— Start of Task inputs —
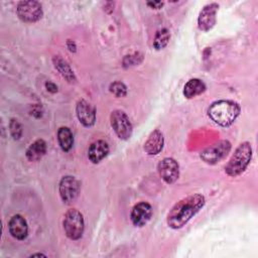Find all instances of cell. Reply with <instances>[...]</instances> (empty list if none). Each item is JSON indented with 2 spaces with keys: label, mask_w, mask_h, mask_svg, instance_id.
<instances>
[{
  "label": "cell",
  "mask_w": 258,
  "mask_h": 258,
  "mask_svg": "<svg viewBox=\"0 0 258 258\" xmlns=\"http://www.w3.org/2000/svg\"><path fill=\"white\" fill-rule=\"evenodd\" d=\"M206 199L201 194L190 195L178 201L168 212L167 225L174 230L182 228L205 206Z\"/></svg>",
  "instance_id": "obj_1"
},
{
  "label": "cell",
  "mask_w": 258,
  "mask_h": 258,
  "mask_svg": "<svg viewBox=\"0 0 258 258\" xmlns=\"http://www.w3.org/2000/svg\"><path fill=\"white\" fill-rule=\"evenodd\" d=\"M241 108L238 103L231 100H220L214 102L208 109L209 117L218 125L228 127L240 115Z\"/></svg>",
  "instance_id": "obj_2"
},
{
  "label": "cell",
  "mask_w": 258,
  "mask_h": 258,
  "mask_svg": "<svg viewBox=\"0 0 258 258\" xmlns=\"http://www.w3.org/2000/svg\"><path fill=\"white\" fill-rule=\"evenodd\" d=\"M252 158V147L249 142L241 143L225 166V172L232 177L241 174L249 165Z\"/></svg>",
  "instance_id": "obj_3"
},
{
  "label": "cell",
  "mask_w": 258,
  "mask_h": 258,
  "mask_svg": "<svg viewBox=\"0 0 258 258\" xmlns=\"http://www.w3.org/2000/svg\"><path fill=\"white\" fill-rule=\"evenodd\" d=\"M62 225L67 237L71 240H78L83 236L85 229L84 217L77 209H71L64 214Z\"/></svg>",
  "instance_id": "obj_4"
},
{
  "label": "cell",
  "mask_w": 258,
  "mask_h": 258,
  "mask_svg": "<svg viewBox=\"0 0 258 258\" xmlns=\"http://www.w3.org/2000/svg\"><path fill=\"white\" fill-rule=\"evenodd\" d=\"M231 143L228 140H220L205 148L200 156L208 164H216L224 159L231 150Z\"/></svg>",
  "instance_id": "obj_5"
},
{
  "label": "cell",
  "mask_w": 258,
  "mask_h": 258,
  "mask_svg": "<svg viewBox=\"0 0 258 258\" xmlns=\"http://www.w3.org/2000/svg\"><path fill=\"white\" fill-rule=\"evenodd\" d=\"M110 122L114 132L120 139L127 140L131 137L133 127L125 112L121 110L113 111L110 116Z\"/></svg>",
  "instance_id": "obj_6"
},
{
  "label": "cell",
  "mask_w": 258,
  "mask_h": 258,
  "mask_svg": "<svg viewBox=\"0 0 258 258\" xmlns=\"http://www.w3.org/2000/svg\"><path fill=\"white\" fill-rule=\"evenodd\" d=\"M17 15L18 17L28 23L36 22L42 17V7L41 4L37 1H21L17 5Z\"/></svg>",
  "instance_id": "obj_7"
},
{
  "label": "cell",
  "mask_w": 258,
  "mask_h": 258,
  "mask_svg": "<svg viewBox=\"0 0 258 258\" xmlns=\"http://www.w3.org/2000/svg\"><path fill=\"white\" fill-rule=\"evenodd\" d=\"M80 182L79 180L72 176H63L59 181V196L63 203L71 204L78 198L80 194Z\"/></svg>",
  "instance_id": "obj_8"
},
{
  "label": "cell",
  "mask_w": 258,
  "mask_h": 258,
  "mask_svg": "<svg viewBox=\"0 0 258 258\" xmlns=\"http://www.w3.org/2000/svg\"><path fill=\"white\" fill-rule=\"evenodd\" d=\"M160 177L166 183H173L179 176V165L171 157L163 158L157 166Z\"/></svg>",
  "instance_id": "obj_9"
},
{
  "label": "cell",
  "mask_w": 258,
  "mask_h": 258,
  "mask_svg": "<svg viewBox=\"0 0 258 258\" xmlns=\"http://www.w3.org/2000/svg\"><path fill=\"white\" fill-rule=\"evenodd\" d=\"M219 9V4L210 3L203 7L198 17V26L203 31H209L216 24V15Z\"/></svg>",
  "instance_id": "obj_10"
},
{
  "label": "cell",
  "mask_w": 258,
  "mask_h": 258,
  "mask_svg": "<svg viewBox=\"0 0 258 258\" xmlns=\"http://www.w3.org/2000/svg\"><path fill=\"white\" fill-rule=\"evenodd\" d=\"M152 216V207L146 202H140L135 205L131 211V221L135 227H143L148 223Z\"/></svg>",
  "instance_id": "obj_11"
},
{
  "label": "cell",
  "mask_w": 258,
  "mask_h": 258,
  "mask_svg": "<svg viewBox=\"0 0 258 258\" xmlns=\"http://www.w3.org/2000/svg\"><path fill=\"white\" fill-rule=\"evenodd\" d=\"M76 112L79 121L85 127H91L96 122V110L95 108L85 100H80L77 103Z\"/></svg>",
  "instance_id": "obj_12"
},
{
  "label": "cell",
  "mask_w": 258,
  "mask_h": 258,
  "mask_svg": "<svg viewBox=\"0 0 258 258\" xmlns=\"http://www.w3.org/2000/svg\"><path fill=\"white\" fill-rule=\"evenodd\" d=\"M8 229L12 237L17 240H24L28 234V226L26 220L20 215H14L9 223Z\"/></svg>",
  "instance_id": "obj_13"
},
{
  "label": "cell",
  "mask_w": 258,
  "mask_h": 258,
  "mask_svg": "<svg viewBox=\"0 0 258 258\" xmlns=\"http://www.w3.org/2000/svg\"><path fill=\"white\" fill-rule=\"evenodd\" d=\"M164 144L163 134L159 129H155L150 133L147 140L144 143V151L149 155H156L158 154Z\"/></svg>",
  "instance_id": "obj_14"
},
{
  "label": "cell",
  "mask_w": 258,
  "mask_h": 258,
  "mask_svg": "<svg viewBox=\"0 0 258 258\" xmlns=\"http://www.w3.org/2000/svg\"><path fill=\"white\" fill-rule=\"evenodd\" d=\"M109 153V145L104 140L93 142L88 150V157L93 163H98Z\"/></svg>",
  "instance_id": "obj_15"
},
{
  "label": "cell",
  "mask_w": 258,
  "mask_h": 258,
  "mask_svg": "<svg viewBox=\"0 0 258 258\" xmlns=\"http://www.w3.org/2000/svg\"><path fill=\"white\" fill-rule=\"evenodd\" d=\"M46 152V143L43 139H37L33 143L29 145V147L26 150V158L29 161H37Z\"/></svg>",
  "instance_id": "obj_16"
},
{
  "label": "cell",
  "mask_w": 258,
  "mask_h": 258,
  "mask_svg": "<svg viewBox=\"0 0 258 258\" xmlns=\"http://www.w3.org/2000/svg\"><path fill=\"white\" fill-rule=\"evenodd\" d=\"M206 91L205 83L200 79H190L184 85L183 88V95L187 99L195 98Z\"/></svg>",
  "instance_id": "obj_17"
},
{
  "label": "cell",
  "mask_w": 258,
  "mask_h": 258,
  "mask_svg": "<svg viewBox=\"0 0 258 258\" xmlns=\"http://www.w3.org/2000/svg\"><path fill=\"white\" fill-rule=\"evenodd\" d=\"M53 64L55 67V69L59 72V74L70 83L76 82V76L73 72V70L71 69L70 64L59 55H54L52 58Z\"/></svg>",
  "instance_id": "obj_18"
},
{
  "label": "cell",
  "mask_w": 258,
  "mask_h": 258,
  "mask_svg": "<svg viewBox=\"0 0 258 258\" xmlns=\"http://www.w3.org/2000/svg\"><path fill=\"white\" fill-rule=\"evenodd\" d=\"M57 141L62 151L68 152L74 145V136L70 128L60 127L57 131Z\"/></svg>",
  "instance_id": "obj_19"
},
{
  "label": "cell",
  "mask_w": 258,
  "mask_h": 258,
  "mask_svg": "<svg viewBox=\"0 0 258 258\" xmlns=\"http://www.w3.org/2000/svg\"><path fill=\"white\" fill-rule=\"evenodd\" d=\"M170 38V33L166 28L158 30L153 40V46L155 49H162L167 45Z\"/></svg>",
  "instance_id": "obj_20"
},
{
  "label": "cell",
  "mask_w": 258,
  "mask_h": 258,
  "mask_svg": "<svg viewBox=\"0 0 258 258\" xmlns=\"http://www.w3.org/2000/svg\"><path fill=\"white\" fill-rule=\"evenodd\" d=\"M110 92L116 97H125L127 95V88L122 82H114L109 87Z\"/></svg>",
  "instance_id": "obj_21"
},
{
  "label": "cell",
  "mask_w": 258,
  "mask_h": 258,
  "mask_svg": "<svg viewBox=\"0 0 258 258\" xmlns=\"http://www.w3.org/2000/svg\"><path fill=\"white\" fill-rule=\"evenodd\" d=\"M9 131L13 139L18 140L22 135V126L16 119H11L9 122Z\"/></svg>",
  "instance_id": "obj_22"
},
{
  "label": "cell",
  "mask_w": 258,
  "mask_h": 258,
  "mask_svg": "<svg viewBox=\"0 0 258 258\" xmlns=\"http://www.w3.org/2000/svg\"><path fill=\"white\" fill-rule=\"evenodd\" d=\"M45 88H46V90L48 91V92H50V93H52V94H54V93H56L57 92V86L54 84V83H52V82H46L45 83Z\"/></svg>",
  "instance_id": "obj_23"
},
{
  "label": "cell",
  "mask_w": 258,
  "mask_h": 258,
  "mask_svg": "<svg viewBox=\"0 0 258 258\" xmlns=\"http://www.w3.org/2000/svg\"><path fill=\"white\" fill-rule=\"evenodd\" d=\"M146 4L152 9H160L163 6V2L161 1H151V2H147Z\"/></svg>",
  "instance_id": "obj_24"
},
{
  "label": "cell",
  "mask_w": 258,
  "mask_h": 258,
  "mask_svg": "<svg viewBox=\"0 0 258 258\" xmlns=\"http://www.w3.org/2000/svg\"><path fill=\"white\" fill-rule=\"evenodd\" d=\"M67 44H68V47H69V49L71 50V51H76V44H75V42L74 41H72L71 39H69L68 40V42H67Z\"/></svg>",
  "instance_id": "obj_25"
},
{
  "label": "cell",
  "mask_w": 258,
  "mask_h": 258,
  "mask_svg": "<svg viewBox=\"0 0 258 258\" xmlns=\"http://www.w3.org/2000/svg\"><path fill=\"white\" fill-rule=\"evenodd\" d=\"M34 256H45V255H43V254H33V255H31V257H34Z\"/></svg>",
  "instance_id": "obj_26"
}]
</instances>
— End of Task inputs —
— Start of Task inputs —
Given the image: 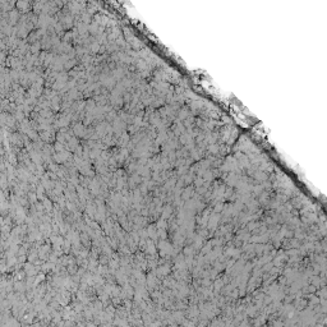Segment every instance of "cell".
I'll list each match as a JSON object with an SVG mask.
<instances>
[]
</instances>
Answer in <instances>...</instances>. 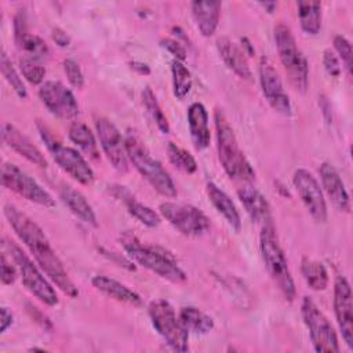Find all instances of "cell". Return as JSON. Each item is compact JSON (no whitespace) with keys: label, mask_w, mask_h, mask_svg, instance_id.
— End of Task inputs —
## Requirements
Retype the data starting at the line containing "Find all instances of cell." and ending at the line containing "199L201 194L190 195L178", both lines included, without the pictures.

## Result of the exercise
Find all instances of cell. Reply with <instances>[...]</instances> (empty list if none). Each item is JSON indented with 2 spaces with keys: label, mask_w, mask_h, mask_svg, instance_id.
<instances>
[{
  "label": "cell",
  "mask_w": 258,
  "mask_h": 258,
  "mask_svg": "<svg viewBox=\"0 0 258 258\" xmlns=\"http://www.w3.org/2000/svg\"><path fill=\"white\" fill-rule=\"evenodd\" d=\"M206 199L201 194L190 195L178 201L168 212L167 225L174 230L182 228L205 206Z\"/></svg>",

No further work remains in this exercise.